Rozdział 4

274 9 2
                                    

     Zatrzymaliśmy się tylko raz - pod Ostródą, na stałym przystanku w drodze do Warszawy. Był tam dość spory parking i restauracja McDonald's. Terrazino odetchnął z ulgą, bo wreszcie mógł w spokoju zapalić papierosa, a ja poszłam do tej znanej amerykańskiej sieciówki kupić coś do picia.
     Wracałam do samochodu z dużym kubkiem zimnej Pepsi i obserwowałam opartego o mój samochód Domenico, żywo dyskutującego z Paolo trzymając papierosa w ręku. Oczywiście nie rozumiałam ani słowa. Spojrzałam na czarnowłosego Włocha. Przez całą drogę miałam głupie wrażenie, że stale mnie obserwuje. Nie miałam pewności przez te jego okulary, ale to uczucie nie opuszczało mnie ani na sekundę. Zganiłam się w duchu, bo przecież dlaczego ten człowiek miałby nie spuszczać ze mnie oka? Głupota.
     Gdy podeszłam bliżej, mężczyźni zamilkli. Domenico zgasił papierosa, przydeptując go idealnie wypastowanym butem, pewnie kosztującym niemało.

   - Jedziemy? - Spytał, otwierając przede mną drzwi.

   - Tak. - Skinęłam głową.

     Chciałam odpalić auto, gdy zadzwonił Mariusz. Odebrałam szybko.

   - Radzisz sobie? - Spytał od razu mój przełożony.

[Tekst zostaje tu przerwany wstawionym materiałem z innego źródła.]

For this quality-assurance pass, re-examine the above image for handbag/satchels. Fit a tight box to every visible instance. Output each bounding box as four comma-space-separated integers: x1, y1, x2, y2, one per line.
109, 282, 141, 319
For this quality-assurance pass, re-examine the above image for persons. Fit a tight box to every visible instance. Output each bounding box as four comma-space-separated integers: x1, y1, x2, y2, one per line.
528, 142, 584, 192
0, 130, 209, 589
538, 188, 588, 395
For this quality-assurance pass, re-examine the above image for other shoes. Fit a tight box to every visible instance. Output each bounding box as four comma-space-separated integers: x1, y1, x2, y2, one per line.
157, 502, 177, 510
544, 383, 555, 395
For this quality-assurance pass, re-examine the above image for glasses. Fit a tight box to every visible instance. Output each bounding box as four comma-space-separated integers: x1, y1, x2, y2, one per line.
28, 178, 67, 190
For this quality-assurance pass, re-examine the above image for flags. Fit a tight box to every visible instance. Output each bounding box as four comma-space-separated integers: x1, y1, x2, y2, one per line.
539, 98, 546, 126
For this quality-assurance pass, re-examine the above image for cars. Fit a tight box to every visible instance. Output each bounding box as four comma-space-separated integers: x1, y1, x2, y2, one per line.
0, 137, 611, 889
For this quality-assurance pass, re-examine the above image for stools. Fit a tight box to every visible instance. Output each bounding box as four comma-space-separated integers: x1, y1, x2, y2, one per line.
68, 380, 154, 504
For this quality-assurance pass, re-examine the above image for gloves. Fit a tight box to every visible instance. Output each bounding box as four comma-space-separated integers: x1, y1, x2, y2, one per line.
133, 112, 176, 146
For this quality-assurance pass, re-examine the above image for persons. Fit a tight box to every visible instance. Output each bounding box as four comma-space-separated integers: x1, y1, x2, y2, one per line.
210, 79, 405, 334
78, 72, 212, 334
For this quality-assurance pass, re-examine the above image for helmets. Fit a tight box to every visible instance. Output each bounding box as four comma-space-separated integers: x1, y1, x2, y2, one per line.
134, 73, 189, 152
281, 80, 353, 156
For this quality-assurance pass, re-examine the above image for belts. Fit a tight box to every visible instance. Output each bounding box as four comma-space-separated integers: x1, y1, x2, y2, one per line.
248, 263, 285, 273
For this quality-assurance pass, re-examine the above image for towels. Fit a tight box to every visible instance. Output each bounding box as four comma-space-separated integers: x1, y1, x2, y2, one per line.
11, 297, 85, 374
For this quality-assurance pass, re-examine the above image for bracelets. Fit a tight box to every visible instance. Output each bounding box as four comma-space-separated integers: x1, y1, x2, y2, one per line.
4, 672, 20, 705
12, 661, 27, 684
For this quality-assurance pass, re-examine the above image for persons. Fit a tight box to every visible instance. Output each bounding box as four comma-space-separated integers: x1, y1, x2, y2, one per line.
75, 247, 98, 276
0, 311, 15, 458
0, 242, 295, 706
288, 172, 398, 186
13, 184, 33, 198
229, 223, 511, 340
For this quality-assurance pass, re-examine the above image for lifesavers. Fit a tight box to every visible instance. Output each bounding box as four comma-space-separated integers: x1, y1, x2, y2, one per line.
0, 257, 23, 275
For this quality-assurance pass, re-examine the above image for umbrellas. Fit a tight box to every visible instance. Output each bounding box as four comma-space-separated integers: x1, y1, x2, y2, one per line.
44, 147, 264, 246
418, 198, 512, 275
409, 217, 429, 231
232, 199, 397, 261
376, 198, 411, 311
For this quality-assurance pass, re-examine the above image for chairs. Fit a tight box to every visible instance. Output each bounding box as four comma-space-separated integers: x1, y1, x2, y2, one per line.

   - Chyba tak. A jak u was?

   - Terrazino miał rację - westchnął. - Czaili się na nasze auto. Kilku Gruzinów próbowało wyciągnąć z samochodu dublera. Oczywiście nie udało się, a chłopaki pojechali do hotelu. Uważajcie na siebie.

   - Kim on jest? - Wycedziłam. - Ty coś wiesz?

   - Mogę się tylko domyślać...

   - Ja chyba też...

     Rozłączyłam się. Odwróciłam się do Domenica.

   - Miałeś rację - powiedziałam po angielsku. - Nasz samochód próbowali zaatakować jacyś Gruzini. Domyślam się, że to z twojego powodu.

     Po raz pierwszy od przylotu Domenico Terrazino ściągnął okulary i zobaczyłam jego oczy. Brązowe, zimne spojrzenie przeszyło mnie na wylot.

   - Mam nadzieję, że wszystko jest w porządku - powiedział powoli.

   - Tak. Złapali ich, a dubler jest w hotelu. Mamy czystą drogę. Niedługo będziemy na miejscu.

   - Dobrze. - Domenico założył z powrotem okulary na nos i wcisnął ręce w kieszenie rozsiadając się wygodniej na tylnej kanapie i odwracając w stronę okna.

     Zacisnęłam zęby. Ta cała akcja robiła się coraz dziwniejsza. Nie wierzę, żeby jacyś Gruzini nagle chcieli zabić jakiegoś hotelarza. Nawet najwięksi biznesmeni nie mieli takich problemów. Tutaj podłoże jest dużo głębsze. Czego ja nie dostrzegam?



     Dojechaliśmy do Warszawy. Dokładnie tak, jak przewidywałam, wjechaliśmy przez bramę na osiedle, prosto do podziemnego parkingu. Dość szybko znalazłam miejsce przynależące do wynajętego przez nas apartamentu. Przeszliśmy szybkim krokiem do windy i wjechaliśmy na trzecie piętro. Budynek był świeży i nowomodnie wykończony. Wszystko było dość eleganckie i wydawało mi się, że w jakiś sposób ci dwaj mężczyźni po prostu tu pasowali.

   - Poczekajcie tu. - Poleciłam im cicho, zanim włożyłam klucz do zamka. - Sprawdzę mieszkanie.

     Weszłam jako pierwsza, z bronią w gotowości i obeszłam dokładnie trzypokojowe mieszkanie. Było schludne, urządzone w kolorach grafitowym i ostrej zieleni. Salon łączył się z aneksem kuchennym, a dalej była dość spora łazienka z prysznicem. Okna wychodziły na niewielki osiedlowy plac spacerowy.